In an attempt to mitigate these issues, the ConceptWiki was created as a redundant layer of disambiguation and indexing to guarantee persistence of concept identifiers and semantics. In the ConceptWiki, any concept that could appear in a nanopublication can potentially be described as a unique wiki page, and each wiki page is automatically issued a UUID. Each ConceptWiki page also keeps a list of the synonyms and the URIs for that concept (the so-called, Also Referred To As Table or ARTA Table). ConceptWiki users can edit and modify ARTA Tables as the need arises. Together, the UUIDs and the ARTA Tables can resolve ambiguity between terms, URIs and concepts and preserve links despite broken URIs. We therefore encourage nanopublications that use UUIDs issued by the ConceptWiki.

To transform our 637 XML nanopublications into RDF, we first had to locate or create URIs for all of the nanopublication data.

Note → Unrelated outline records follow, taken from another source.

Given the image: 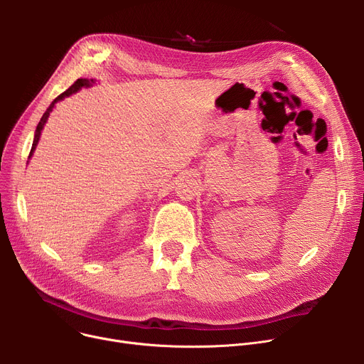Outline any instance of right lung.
Here are the masks:
<instances>
[{
  "instance_id": "obj_1",
  "label": "right lung",
  "mask_w": 364,
  "mask_h": 364,
  "mask_svg": "<svg viewBox=\"0 0 364 364\" xmlns=\"http://www.w3.org/2000/svg\"><path fill=\"white\" fill-rule=\"evenodd\" d=\"M91 82H94L92 80H76L65 92H62L60 95H57V97L53 100V103L48 106V109L46 110V113L43 114V118H41V121H40V124H38V127H36V131H35V139H33V144H32V149H31V153H29V158L32 156V153H33V150H35V147H36V144H38V140H40V136H41V129L44 128V125H46V122H47V119H48V117H50V112L53 110V107H54V105L59 102V100H62V99H65V97H69L70 94H73V92H76L78 91L81 87H88Z\"/></svg>"
}]
</instances>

In some cases, such as the DOI and PubMed IDs, suitable existing URIs already existed. We found that other concepts such as authors, curators and ethnic populations had ConceptWiki descriptions and corresponding UUIDs that we could use. However, many of the concepts, such as DNA variants had neither URIs nor ConceptWiki UUIDs. In these cases, we used a combination of manual and automated approaches to generate new ConceptWiki pages and UUIDs.

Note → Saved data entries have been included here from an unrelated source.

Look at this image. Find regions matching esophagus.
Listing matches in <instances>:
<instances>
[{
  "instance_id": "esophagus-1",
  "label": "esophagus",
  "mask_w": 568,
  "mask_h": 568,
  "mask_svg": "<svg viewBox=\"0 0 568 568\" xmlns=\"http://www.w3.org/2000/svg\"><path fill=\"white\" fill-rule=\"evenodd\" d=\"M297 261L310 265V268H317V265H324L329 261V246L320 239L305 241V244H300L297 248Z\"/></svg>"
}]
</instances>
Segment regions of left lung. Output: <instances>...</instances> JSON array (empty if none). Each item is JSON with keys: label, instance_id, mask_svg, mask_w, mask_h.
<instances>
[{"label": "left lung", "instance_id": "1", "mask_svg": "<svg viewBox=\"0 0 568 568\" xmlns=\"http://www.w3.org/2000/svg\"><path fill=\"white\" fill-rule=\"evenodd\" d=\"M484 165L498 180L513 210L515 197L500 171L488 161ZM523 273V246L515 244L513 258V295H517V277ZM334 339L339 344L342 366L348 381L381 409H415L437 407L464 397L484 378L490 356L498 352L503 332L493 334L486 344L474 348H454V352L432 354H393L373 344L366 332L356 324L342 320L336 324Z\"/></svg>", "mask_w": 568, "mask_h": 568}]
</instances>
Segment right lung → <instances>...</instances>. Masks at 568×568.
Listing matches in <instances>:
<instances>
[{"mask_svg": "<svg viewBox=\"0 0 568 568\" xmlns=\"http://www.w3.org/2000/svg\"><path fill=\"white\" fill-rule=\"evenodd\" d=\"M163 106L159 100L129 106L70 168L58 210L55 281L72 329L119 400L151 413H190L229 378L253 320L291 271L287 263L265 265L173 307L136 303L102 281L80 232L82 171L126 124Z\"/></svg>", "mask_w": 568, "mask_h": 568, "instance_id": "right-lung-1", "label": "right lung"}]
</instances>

For "authorID" we could have listed ConceptWiki UUIDs for each of the 47 authors of the Giardine et al article [3]. For clarity, we include here the UUID of only the first author (Belinda Giardine). Likewise, for "registrantID" we could have listed ConceptWiki UUIDs for each of the 16 members of the team that exposed the Giardine et al Supplementary Information [2], but for clarity list the UUID of only the first author (Barend Mons).

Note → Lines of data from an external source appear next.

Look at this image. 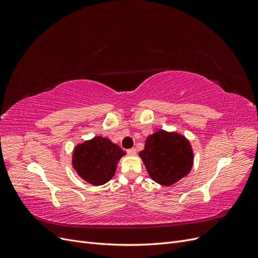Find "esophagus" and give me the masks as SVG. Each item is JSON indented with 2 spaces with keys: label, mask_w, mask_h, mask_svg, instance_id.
I'll use <instances>...</instances> for the list:
<instances>
[{
  "label": "esophagus",
  "mask_w": 258,
  "mask_h": 258,
  "mask_svg": "<svg viewBox=\"0 0 258 258\" xmlns=\"http://www.w3.org/2000/svg\"><path fill=\"white\" fill-rule=\"evenodd\" d=\"M136 152H137V150H136L135 147H132V148H129V150H127V153H128L129 155H135Z\"/></svg>",
  "instance_id": "1"
}]
</instances>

The "curatorID" posed a special challenge. We found reference to curators in the Comments column of the Variant Submission Information Table, but of the 637 nanopublications, only 25 could be unambiguously resolve to a URI or ConceptWiki UUID. In the remaining 612 nanopublications we link to a generic ConceptWiki page called "Unresolved". These links can be edited later to the UUID of the actual curators by experts who know the identity of curators or the curators themselves.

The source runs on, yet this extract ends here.